» 要件 A: 多項従属クレームの記事で、「特に、米国の場合は」で始まる段落を、主な事実を残して箇条書きにまとめること。
» 要件 B: 多項従属クレームの記事のうち、「しかし、海外に出願する場合に」から「しクレームがなくすべきです。」までを両端も含めて書き出し、その際「米国」という呼び方を「アメリカ」に改めること。

» 記事:
* * * * *

【実務者向け】多項従属クレームを米国に国内移行する場合の補正時期

#本記事は完全に特許実務者向けの内容です。

日本では、多項従属クレーム(マルチクレーム)「?である請求項1または請求項2記載のxx」のような他の複数のクレームに選択的に従属するクレーム)、さらには、他の区数のマルチクレームにさらに選択的に従属するクレーム(通称、マルチ-マルチ)が広く認められています。いろいろなパターンの構成の権利を押さえつつ、クレーム数を少なくするには有効な手法です。

しかし、海外に出願する場合には、マルチ-マルチのクレームがが認められない国があるので注意が必要です。

特に、米国の場合は、マルチーマルチが認められないだけではなく、1段階のマルチクレームがひとつでもあるだけで780ドルの追加料金が取られます(小規模企業(small entity)だと390ドルですみます)。また、クレーム数のカウントも、たとえば、3つのクレームを選択しているマルチクレームは3とカウントされますので、マルチクレームのメリットはないと言われています。

最初から米国に出願する場合はマルチクレームを使わなければよいのですが、PCTからの米国国内移行で元々の出願にマルチクレームが入っている場合には自発補正をしてマルしクレームがなくすべきです。

* * * * *

(データのまとまり)
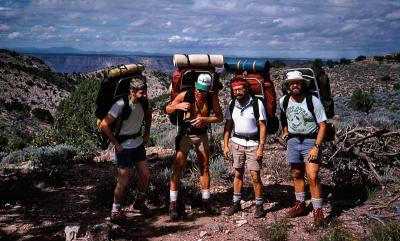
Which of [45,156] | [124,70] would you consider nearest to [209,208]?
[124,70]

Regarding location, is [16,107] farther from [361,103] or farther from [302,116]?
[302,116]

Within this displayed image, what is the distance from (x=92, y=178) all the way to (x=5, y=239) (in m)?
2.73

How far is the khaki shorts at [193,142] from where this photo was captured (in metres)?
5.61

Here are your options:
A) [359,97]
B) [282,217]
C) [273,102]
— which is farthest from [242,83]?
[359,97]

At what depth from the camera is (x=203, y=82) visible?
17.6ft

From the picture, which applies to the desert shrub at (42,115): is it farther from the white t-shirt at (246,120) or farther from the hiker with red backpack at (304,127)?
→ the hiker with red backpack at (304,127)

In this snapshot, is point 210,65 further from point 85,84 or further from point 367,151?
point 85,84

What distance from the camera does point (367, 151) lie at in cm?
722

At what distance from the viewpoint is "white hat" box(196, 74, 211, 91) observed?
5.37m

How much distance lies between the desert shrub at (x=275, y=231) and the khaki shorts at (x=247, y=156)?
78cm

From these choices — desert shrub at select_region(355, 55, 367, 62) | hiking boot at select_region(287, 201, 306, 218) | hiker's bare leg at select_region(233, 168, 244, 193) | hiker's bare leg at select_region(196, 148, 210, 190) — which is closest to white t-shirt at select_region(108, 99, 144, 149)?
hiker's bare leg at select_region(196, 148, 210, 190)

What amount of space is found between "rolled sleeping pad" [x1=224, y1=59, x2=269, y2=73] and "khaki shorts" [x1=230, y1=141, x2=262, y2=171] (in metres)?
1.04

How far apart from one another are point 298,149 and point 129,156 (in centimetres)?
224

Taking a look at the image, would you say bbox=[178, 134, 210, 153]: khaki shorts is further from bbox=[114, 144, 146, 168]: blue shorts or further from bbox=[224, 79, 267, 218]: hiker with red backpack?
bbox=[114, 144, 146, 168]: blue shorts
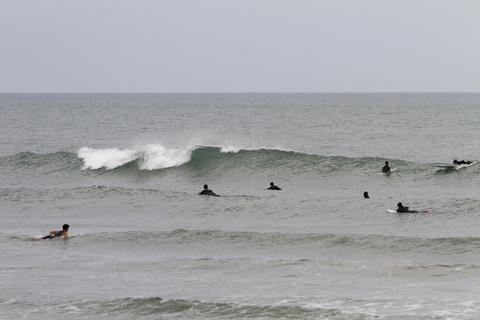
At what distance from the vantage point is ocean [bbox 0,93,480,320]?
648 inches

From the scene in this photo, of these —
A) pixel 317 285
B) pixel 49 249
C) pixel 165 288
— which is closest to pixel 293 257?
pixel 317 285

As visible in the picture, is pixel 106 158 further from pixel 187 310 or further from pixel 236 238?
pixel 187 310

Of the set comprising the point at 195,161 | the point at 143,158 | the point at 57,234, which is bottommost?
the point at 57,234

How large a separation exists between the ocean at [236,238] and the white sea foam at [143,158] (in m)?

* * * * *

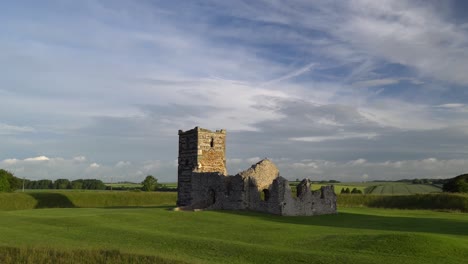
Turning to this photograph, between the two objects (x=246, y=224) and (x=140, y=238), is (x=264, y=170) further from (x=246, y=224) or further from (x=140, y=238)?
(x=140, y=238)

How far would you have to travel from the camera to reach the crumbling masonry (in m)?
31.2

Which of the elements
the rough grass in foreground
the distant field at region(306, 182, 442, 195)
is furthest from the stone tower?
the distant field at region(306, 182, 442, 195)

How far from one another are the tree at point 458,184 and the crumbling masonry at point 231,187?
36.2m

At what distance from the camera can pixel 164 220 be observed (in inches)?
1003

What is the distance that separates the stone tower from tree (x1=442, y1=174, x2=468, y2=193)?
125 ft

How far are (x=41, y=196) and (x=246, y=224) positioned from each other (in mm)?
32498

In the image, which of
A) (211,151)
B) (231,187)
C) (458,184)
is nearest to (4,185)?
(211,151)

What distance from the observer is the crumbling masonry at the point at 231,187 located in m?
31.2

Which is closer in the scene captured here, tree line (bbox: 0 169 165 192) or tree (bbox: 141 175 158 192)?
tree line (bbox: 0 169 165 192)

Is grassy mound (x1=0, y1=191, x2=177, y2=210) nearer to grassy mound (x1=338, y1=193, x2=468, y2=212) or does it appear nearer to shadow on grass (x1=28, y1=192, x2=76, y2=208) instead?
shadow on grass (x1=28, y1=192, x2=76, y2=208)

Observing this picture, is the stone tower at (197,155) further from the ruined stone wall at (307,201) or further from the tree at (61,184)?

* * * * *

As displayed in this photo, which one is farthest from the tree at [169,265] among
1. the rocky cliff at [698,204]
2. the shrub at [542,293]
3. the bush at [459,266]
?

* * * * *

» 解答 A:
・米国ではマルチ-マルチのクレームが認められない。
・1段階のマルチクレームが一つでもあるだけで780ドルの追加料金がかかる(小規模企業(small entity)なら390ドル)。
・クレーム数は選択しているクレームの数でカウントされ、たとえば3つのクレームを選択しているマルチクレームは3とカウントされる。
・そのため、マルチクレームのメリットはないと言われている。

» 解答 B:
しかし、海外に出願する場合には、マルチ-マルチのクレームがが認められない国があるので注意が必要です。

特に、アメリカの場合は、マルチーマルチが認められないだけではなく、1段階のマルチクレームがひとつでもあるだけで780ドルの追加料金が取られます(小規模企業(small entity)だと390ドルですみます)。また、クレーム数のカウントも、たとえば、3つのクレームを選択しているマルチクレームは3とカウントされますので、マルチクレームのメリットはないと言われています。

最初からアメリカに出願する場合はマルチクレームを使わなければよいのですが、PCTからのアメリカ国内移行で元々の出願にマルチクレームが入っている場合には自発補正をしてマルしクレームがなくすべきです。